What does Mark Carney know that we don't? That was the question going around the financial markets as investors scrambled to reposition themselves after the Bank of England governor's remarkable about-turn on interest rates.

From rebuffing any suggestion that a rise from crisis-level borrowing costs might be in order, Carney moved to a warning that an increase may come sooner than markets think. Up until his Mansion House speech, they were not pricing anything in until 2015. So his words were taken as a warning to be ready for higher rates by Christmas. And by the close of play on Friday, markets had moved to accommodate this new scenario.

One can only assume when Carney says decisions about rates are "becoming more balanced" that he means the discussion is heating up at the Bank's monthly monetary policy committee meetings after more than five years in which rates have not budged an inch.

While the talk of a rise this year was a surprise, the idea that Carney would move to prepare markets for a change in the cycle is less surprising. The Canadian has been all for communication since arriving in London less than a year ago.

Which raises the question: why bother using the banner "forward guidance"? Carney has already had to overhaul that scheme once, when unemployment fell faster than expected. Now he is telling markets that despite all the guidance, they are not getting the right message.

The fact is, monetary policy set by nine voting policymakers has always been, and always will be, more nuanced. It is not something that can be laid out on a nice reliable path, especially on the bumpy road out of a recession, when pent-up demand leads to bursts of growth that can easily peter out.

Far safer then to just stick to sending markets messages when they are needed and assign forward guidance to the history books, along with all the embarrassing pitfalls it presents.
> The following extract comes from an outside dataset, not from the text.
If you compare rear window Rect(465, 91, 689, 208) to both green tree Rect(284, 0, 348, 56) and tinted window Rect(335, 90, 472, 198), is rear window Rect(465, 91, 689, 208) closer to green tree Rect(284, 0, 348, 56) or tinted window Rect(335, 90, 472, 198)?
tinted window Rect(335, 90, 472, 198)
Pets at Home – and in the spa

Investors may have spent years jealously watching the rapid growth of Pets at Home under its private equity owners, but now that it has come to the public markets, they seem to have lost interest. The stock has been loitering below its launch price, the victim of fears that the specialist retailer doesn't have a healthy enough growth story to make it stand out from the considerable recent crowd of retail IPOs. It may have a website, but it is not part of the fashionable online sector, and its opportunities for opening new large stores are probably more restricted than for the likes of discounters B&M and Poundland.

As it tries to deliver an eye-catching growth story more exciting than a loyalty scheme or enticing types of pet food, Pets at Home has opted for premium dog grooming. It is trialling a "high-end, dog-focused high street format" – effectively a dog spa where pampered pooches can enjoy an aromatherapy bath or luxury "pawdicure" with a shop selling designer accessories and foods.

Can this format ever work beyond its first store in footballers' wives territory Wilmslow? Who knows, but Pets at Home is not the first to try a slightly barking idea to get investors' attention.